In [46]:
import pandas as pd
import numpy as np
from sklearn.model_selection import train_test_split, cross_val_score, GridSearchCV
from sklearn.linear_model import LinearRegression, Ridge
from sklearn.preprocessing import StandardScaler, LabelEncoder
from sklearn.metrics import mean_squared_error, r2_score
import pickle



In [47]:
# Load the dataset
data = pd.read_csv('vehicle_data.csv')  # Replace with your actual dataset file

In [48]:
# Handle missing values (if any)
data = data.dropna()  # Or use imputation if necessary

In [49]:
# Preprocessing (same as before)
label_encoders = {}
categorical_columns = ['Vehicle Class']
for col in categorical_columns:
    label_encoders[col] = LabelEncoder()
    data[col] = label_encoders[col].fit_transform(data[col])

In [50]:
for col in categorical_columns:
    label_encoders[col] = LabelEncoder()
    data[col] = label_encoders[col].fit_transform(data[col])


In [51]:
# Define features (X) and target (y)
features = ['Engine Size(L)', 'Cylinders', 'Fuel Consumption City (L/100 km)', 
            'Fuel Consumption Hwy (L/100 km)', 'Fuel Consumption Comb (L/100 km)', 
            'Vehicle Class']  # Adjust as needed based on your dataset
target = 'CO2 Emissions(g/km)'

X = data[features]
y = data[target]


In [52]:
# Standardize the features (optional but recommended for MLR models)
scaler = StandardScaler()
X_scaled = scaler.fit_transform(X)

In [53]:
# Split the data into training and testing sets
X_train, X_test, y_train, y_test = train_test_split(X_scaled, y, test_size=0.2, random_state=42)


In [54]:
# Cross-Validation
cross_val = cross_val_score(LinearRegression(), X_train, y_train, cv=5, scoring='neg_mean_squared_error')
print(f"Cross-Validation Mean RMSE: {np.sqrt(-cross_val.mean()):.2f}")

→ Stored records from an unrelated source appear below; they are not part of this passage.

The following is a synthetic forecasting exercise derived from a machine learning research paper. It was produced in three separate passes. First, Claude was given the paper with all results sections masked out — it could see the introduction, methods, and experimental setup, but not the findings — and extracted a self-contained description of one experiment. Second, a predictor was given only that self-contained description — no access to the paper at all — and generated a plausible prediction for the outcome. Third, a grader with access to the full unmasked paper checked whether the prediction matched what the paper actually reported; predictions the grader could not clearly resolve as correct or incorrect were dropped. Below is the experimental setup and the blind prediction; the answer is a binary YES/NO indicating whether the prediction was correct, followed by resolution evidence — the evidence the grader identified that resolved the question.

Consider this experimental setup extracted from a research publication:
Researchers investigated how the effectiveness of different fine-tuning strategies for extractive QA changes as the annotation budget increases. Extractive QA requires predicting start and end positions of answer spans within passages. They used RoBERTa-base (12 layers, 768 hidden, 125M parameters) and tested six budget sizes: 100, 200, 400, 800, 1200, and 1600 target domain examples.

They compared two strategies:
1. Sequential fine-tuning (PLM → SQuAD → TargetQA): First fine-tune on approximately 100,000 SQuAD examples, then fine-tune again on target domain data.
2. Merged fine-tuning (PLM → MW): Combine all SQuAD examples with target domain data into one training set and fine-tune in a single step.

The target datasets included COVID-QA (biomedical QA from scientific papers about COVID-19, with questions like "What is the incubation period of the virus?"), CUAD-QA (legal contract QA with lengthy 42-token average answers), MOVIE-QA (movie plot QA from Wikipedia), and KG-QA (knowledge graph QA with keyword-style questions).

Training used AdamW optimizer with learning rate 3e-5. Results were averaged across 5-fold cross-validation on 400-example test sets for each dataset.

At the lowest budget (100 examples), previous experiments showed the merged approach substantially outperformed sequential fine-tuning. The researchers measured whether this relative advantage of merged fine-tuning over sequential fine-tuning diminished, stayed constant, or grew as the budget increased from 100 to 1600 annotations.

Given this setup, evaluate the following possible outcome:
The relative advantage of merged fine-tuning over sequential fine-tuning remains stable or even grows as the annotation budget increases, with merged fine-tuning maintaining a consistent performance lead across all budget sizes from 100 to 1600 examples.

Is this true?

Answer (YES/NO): NO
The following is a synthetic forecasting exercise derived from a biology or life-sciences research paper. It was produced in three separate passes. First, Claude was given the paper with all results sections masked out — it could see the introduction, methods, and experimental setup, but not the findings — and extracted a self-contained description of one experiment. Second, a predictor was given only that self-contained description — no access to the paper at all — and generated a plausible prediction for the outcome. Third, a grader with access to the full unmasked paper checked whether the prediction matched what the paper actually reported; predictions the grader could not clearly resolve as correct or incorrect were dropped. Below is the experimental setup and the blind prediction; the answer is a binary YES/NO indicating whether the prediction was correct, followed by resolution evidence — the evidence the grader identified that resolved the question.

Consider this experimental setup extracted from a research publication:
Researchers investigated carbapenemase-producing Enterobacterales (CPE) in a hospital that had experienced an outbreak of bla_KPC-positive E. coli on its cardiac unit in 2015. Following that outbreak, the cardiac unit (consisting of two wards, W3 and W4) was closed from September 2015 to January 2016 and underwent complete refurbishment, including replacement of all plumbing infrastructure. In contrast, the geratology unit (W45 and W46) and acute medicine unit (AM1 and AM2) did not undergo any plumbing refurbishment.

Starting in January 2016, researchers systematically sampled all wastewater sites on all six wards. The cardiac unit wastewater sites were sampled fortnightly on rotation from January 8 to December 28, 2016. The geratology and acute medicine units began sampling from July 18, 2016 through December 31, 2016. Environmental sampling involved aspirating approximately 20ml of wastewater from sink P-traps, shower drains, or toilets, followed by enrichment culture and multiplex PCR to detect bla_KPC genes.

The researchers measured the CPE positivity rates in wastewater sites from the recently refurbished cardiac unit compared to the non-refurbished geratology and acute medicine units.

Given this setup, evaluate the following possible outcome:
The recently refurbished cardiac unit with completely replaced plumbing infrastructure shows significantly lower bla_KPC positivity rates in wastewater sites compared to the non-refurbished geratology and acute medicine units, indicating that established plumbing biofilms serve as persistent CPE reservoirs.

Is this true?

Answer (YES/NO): NO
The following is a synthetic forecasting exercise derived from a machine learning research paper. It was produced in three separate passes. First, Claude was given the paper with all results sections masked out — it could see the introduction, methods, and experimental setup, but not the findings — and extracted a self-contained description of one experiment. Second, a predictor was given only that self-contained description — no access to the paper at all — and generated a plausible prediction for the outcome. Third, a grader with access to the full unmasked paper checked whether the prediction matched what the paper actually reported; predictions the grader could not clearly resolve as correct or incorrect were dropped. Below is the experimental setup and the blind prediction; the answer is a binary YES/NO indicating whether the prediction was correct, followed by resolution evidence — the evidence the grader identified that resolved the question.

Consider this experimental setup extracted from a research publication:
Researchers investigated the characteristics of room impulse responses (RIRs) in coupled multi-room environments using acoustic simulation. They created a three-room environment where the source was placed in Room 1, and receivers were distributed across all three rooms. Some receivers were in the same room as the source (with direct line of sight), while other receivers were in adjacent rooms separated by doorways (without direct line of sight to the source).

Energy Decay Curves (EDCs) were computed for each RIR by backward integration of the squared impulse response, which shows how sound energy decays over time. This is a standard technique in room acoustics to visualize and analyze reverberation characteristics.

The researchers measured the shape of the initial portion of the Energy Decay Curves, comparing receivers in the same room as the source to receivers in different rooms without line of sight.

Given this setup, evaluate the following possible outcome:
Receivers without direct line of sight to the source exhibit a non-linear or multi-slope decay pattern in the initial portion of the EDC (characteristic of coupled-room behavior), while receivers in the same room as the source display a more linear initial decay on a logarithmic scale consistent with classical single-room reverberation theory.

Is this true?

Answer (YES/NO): NO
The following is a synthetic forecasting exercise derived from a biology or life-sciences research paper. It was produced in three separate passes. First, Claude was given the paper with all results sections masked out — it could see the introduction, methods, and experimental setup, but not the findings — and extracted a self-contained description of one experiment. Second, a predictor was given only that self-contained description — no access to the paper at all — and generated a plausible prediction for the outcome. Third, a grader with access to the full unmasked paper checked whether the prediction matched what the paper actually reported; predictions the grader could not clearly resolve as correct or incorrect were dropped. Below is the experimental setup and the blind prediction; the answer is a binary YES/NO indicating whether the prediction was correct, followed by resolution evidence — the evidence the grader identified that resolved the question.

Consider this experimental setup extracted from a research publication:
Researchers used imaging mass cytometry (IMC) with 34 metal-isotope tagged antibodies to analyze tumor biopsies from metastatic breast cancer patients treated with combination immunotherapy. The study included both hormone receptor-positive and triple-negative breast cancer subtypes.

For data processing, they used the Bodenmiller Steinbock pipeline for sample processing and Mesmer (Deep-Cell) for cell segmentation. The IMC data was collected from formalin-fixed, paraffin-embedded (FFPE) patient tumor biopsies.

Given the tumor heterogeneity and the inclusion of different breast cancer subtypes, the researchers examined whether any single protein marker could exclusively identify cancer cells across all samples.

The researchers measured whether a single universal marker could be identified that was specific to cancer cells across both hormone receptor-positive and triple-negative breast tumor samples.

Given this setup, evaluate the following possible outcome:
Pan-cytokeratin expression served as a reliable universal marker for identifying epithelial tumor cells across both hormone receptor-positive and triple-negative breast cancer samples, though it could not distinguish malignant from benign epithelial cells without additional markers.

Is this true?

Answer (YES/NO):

Cross-Validation Mean RMSE: 19.92


In [55]:
# Initialize and train the MLR model (Linear Regression)
mlr_model = LinearRegression()
mlr_model.fit(X_train, y_train)

In [56]:
# Make predictions
y_train_pred = mlr_model.predict(X_train)
y_test_pred = mlr_model.predict(X_test)

In [57]:
# Evaluate the model
train_rmse = mean_squared_error(y_train, y_train_pred, squared=False)
train_r2 = r2_score(y_train, y_train_pred)

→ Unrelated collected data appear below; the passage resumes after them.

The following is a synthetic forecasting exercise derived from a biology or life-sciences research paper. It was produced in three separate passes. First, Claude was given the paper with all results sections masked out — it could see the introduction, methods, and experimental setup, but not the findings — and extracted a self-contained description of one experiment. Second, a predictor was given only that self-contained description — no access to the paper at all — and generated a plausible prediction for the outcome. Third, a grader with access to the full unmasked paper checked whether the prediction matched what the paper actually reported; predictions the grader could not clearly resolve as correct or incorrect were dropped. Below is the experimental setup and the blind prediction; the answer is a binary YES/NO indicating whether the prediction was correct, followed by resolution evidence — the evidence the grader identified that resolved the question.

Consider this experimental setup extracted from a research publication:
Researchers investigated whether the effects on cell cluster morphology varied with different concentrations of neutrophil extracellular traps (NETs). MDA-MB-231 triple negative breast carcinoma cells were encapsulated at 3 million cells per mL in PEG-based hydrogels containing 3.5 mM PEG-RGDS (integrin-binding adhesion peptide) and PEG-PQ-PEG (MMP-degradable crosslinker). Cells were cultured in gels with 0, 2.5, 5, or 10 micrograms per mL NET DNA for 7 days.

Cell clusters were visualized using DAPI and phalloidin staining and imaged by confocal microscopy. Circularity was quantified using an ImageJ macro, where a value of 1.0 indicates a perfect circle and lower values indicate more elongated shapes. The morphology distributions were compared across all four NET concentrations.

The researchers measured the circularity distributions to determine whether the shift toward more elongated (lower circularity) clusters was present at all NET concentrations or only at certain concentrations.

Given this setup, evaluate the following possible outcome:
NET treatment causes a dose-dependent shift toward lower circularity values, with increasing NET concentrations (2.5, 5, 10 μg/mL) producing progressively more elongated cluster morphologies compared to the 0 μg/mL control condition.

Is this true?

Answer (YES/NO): YES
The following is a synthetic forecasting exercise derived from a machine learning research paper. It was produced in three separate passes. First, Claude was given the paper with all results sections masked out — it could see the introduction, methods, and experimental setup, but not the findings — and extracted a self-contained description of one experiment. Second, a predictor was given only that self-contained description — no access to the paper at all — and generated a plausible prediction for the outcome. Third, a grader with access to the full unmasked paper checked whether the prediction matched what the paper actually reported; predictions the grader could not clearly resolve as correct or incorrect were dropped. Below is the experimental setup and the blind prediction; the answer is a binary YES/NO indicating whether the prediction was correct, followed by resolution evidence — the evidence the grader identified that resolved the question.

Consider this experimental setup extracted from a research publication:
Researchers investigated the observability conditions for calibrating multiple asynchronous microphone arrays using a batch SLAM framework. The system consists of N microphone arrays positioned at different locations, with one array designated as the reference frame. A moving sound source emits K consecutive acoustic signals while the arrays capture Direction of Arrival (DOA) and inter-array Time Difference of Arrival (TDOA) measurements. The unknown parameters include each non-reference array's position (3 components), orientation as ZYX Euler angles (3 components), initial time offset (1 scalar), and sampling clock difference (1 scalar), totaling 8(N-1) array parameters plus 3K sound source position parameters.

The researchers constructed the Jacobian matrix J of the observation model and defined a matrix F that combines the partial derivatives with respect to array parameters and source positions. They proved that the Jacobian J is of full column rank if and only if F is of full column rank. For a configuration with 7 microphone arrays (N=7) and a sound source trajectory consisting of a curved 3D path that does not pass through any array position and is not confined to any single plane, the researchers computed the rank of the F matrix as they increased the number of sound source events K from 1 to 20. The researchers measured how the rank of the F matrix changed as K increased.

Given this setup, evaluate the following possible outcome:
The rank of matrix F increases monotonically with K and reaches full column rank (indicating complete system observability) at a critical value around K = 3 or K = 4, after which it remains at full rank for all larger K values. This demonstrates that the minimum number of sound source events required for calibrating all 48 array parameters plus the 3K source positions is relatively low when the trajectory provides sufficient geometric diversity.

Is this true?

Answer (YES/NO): NO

test_rmse = mean_squared_error(y_test, y_test_pred, squared=False)
test_r2 = r2_score(y_test, y_test_pred)

print(f"Training RMSE: {train_rmse:.2f}, R²: {train_r2:.2f}")
print(f"Testing RMSE: {test_rmse:.2f}, R²: {test_r2:.2f}")

Training RMSE: 19.88, R²: 0.88
Testing RMSE: 19.94, R²: 0.88




In [58]:
# Hyperparameter tuning using GridSearchCV (for Ridge Regression)
param_grid = {'alpha': [0.1, 1, 10, 100]}
ridge = Ridge()

grid_search = GridSearchCV(ridge, param_grid, cv=5, scoring='neg_mean_squared_error')
grid_search.fit(X_train, y_train)

best_model = grid_search.best_estimator_
print(f"Best Ridge Model Hyperparameters: {grid_search.best_params_}")

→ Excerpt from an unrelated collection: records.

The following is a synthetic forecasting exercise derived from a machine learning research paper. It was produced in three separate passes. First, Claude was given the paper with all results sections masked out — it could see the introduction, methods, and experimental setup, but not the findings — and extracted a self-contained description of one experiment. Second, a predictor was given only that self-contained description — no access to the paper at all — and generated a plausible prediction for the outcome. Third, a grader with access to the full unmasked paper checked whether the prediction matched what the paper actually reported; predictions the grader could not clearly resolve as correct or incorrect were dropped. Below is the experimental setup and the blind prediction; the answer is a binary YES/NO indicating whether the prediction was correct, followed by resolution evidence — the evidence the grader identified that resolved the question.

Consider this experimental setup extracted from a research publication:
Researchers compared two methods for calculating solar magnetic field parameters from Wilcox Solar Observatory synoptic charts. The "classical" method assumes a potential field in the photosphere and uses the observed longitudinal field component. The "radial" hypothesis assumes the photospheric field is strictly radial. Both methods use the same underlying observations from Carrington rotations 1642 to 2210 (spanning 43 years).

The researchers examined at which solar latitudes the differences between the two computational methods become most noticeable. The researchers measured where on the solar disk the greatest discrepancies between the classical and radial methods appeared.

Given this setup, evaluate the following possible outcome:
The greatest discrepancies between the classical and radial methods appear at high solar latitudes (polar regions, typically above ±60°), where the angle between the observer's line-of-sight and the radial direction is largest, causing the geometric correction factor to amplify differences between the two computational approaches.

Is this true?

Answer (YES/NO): NO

Best Ridge Model Hyperparameters: {'alpha': 10}


In [59]:
# Make predictions with the tuned model
y_test_pred_tuned = best_model.predict(X_test)

In [60]:
# Evaluate the tuned model
tuned_test_rmse = mean_squared_error(y_test, y_test_pred_tuned, squared=False)
tuned_test_r2 = r2_score(y_test, y_test_pred_tuned)
print(f"Tuned Model Testing RMSE: {tuned_test_rmse:.2f}, R²: {tuned_test_r2:.2f}")

Tuned Model Testing RMSE: 19.95, R²: 0.88




In [61]:
# Save the trained model and scaler
with open('mlr_model.pkl', 'wb') as file:
    pickle.dump(mlr_model, file)

with open('scaler.pkl', 'wb') as file:
    pickle.dump(scaler, file)


In [62]:
# Save the tuned model
with open('ridge_tuned_model.pkl', 'wb') as file:
    pickle.dump(best_model, file)

print("MLR Model, Scaler, and Tuned Ridge Model saved!")

MLR Model, Scaler, and Tuned Ridge Model saved!